- Edanganasalai Location in Tamil Nadu, India
- Coordinates: 11°37′40″N 78°00′08″E﻿ / ﻿11.6278°N 78.0023°E
- Country: India
- State: Tamil Nadu
- District: Salem
- Taluk: Sankari

Government
- • Type: Municipality
- • Body: Edanganasalai Municipality

Area
- • Total: 24 km^{2} (9.3 sq mi)

Population (2011)
- • Total: 33,245
- • Density: 1,400/km^{2} (3,600/sq mi)

Languages
- • Official: Tamil
- Time zone: UTC+5:30 (IST)
- PIN: 637502
- Vehicle registration: TN-52
- Website: https://www.tnurbantree.tn.gov.in/edanganasalai/

= Edaganasalai =

Town in Tamil Nadu, India

Edanganasalai (also spelled Edaganasalai) is a municipality in Sankari taluk of Salem district in the Indian state of Tamil Nadu. It was upgraded from a town panchayat to a municipality in 2021 as part of statewide urban local body reforms.

== Geography and administration ==
Edanganasalai is located in Sankari taluk of Salem district in the Indian state of Tamil Nadu. It covers an area of 24 km2.

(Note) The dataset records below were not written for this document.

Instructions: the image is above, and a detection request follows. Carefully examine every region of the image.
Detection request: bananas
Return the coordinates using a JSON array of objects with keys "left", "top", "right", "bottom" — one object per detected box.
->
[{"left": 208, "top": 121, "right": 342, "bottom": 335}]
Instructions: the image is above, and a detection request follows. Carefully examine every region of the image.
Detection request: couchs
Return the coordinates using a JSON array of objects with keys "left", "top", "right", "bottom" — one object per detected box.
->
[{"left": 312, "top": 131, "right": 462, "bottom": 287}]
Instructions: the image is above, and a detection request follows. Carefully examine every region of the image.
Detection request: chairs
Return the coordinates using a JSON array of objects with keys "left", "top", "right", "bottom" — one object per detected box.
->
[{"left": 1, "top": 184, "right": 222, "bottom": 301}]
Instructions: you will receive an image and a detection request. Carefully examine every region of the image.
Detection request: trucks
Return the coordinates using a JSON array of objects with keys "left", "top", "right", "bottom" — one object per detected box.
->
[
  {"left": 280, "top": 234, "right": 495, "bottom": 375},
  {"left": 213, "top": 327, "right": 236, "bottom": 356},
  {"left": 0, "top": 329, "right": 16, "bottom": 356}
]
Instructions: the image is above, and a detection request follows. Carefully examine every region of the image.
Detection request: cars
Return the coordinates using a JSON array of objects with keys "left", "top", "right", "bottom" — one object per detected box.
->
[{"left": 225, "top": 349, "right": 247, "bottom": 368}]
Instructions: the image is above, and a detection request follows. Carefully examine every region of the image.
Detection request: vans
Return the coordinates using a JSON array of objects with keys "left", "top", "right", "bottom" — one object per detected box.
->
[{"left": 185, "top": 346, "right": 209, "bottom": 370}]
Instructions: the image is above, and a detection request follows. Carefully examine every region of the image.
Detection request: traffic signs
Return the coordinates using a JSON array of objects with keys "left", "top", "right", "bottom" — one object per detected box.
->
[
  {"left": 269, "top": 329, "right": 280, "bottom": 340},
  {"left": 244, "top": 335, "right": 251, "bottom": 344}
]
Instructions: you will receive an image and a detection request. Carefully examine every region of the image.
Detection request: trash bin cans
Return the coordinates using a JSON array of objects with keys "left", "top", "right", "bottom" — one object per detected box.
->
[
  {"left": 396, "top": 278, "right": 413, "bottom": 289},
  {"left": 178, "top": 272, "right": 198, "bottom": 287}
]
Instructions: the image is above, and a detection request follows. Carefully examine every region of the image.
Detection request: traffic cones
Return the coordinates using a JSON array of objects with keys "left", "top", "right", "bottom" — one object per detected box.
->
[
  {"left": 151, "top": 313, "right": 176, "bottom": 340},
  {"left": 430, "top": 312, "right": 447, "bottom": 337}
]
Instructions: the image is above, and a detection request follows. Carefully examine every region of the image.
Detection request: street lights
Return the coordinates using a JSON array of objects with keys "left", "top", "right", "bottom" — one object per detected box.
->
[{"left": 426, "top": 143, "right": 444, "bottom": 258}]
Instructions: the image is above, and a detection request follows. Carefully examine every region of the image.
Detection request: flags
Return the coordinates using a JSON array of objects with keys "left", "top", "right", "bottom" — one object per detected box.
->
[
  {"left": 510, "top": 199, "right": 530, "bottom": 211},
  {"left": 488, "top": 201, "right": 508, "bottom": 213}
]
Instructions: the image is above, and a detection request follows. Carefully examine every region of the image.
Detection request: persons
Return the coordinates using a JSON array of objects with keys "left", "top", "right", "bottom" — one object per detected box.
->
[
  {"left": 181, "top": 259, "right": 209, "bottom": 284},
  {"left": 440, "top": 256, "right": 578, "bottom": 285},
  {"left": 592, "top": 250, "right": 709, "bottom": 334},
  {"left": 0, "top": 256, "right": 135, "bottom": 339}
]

The municipality is governed by a commissioner and consists of 18 wards. It forms part of the Sankari Assembly constituency, which elects a member to the Tamil Nadu Legislative Assembly, and the Namakkal parliamentary constituency, which elects a member to the Lok Sabha.

== Demographics ==
As per the 2011 Census of India, Edanganasalai had a population of 33,245 across 8,631 households, with a marginal increase from 29,635 in the 2001 census. The population consisted of 17,609 males and 15,636 females. Children below the age of six numbered 3,546. Scheduled castes comprised about 3.8% of the population, and scheduled tribes about 2%. The entire population is classified as urban, with an average literacy rate of 68.1%.

The town has a large textile industry employing significant portion of the population. In addition, it also has agriculture and allied activities. Hinduism is the predominant religion (99.3%), followed by small minorities of Christians (0.4%) and Muslims (0.3%).